■ **Work to complete**
A word-for-word copy of the listing is required, and it must contain no pictures.

■ **Collected data**
□ □ □
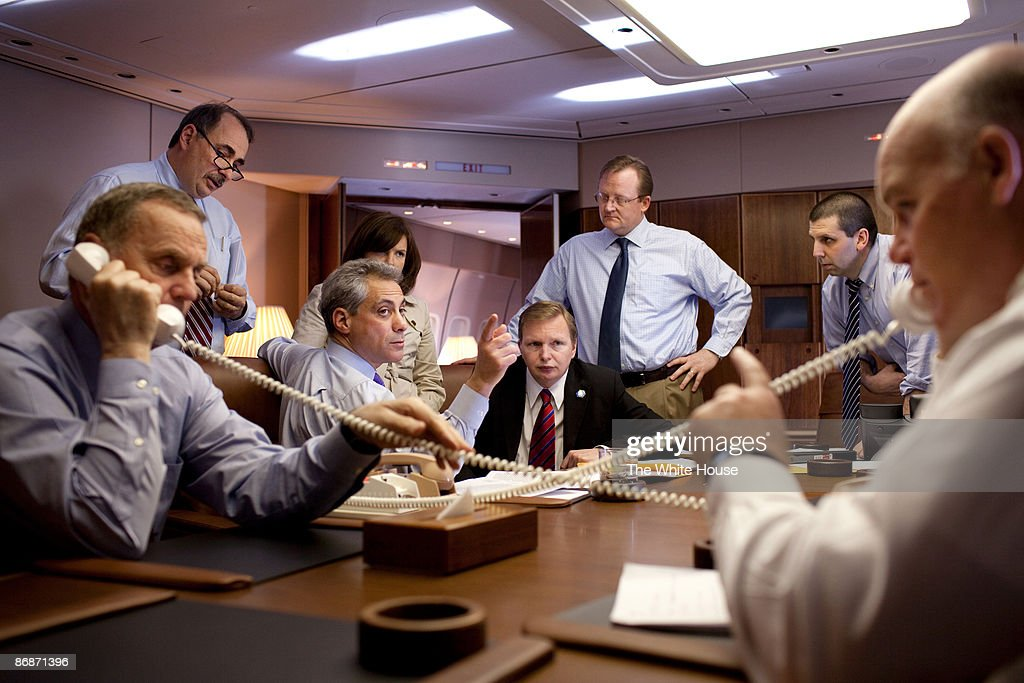 In this handout provide by the White House, U.S. President Barack Obama's Staff including Senior Advisor David Axelrod (2nd-L) looks on as National Security Advisor Gen. James 'Jim' Jones (L) talks on the phone, while Rahm Emanuel (3rd-L), and White House Press Secretary Robert Gibbs (6th-L) look on aboard Air Force One during the flight from Istanbul, Turkey to Baghdad, Iraq on April 7, 2009 in flight. Obama is serving as the 44th President of the U.S. and the first African-American to be elected to the office of President in the history of the United States.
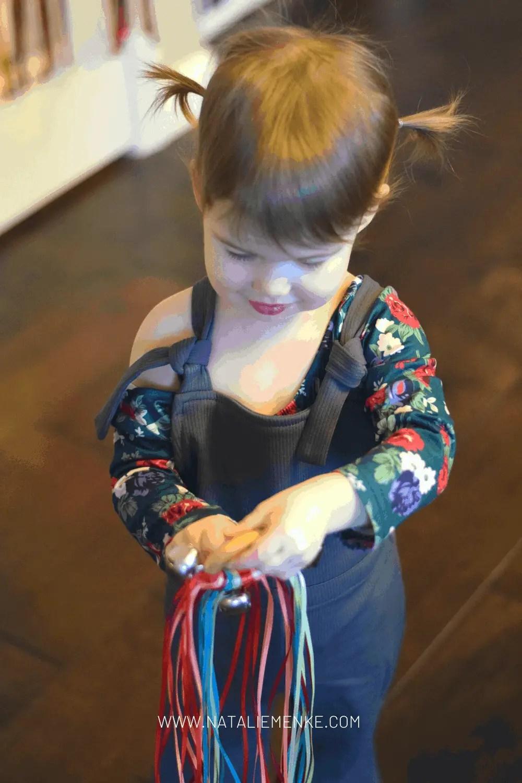 girl holding ribbons
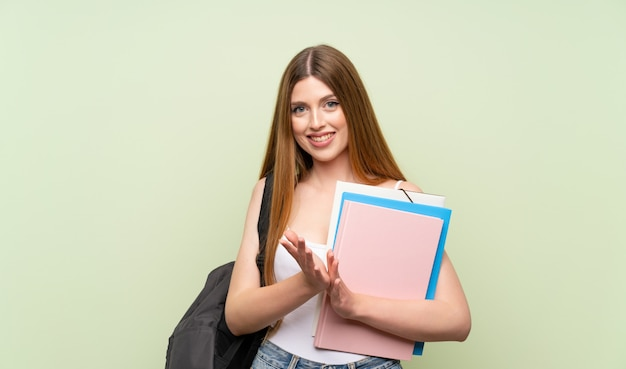 Mujer joven estudiante en verde aplaudiendo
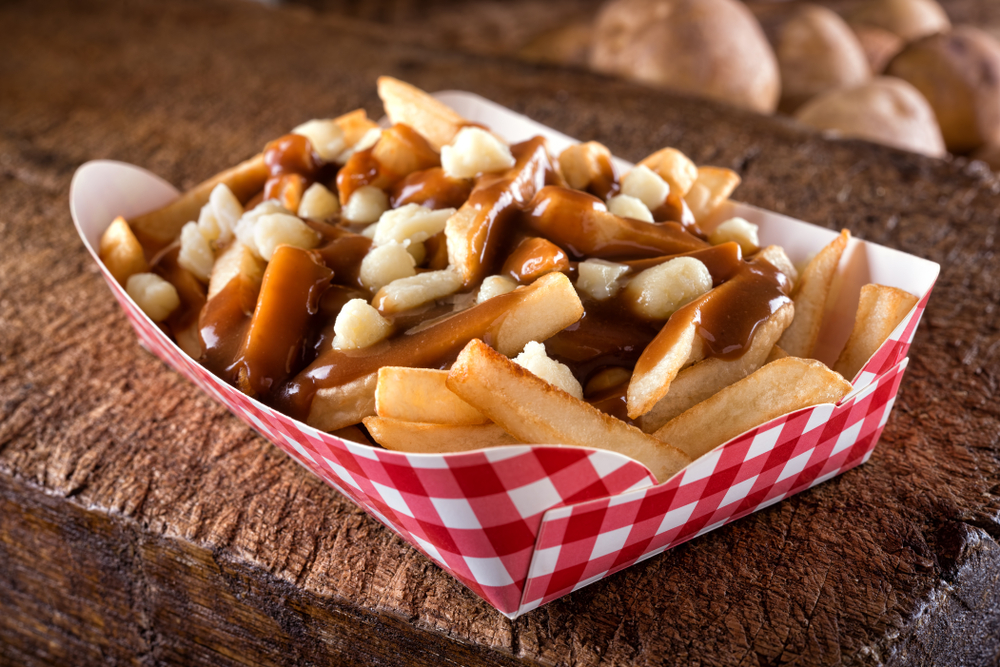 A tray of poutine fries which are french fries covered in gravy with cheese curds at one of the most unique restaurants in Cincinnati.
□ □ □
■ **Task solution**
 In this handout provide by the White House, U.S. President Barack Obama's Staff including Senior Advisor David Axelrod (2nd-L) looks on as National Security Advisor Gen. James 'Jim' Jones (L) talks on the phone, while Rahm Emanuel (3rd-L), and White House Press Secretary Robert Gibbs (6th-L) look on aboard Air Force One during the flight from Istanbul, Turkey to Baghdad, Iraq on April 7, 2009 in flight. Obama is serving as the 44th President of the U.S. and the first African-American to be elected to the office of President in the history of the United States.
 girl holding ribbons
 Mujer joven estudiante en verde aplaudiendo
 A tray of poutine fries which are french fries covered in gravy with cheese curds at one of the most unique restaurants in Cincinnati.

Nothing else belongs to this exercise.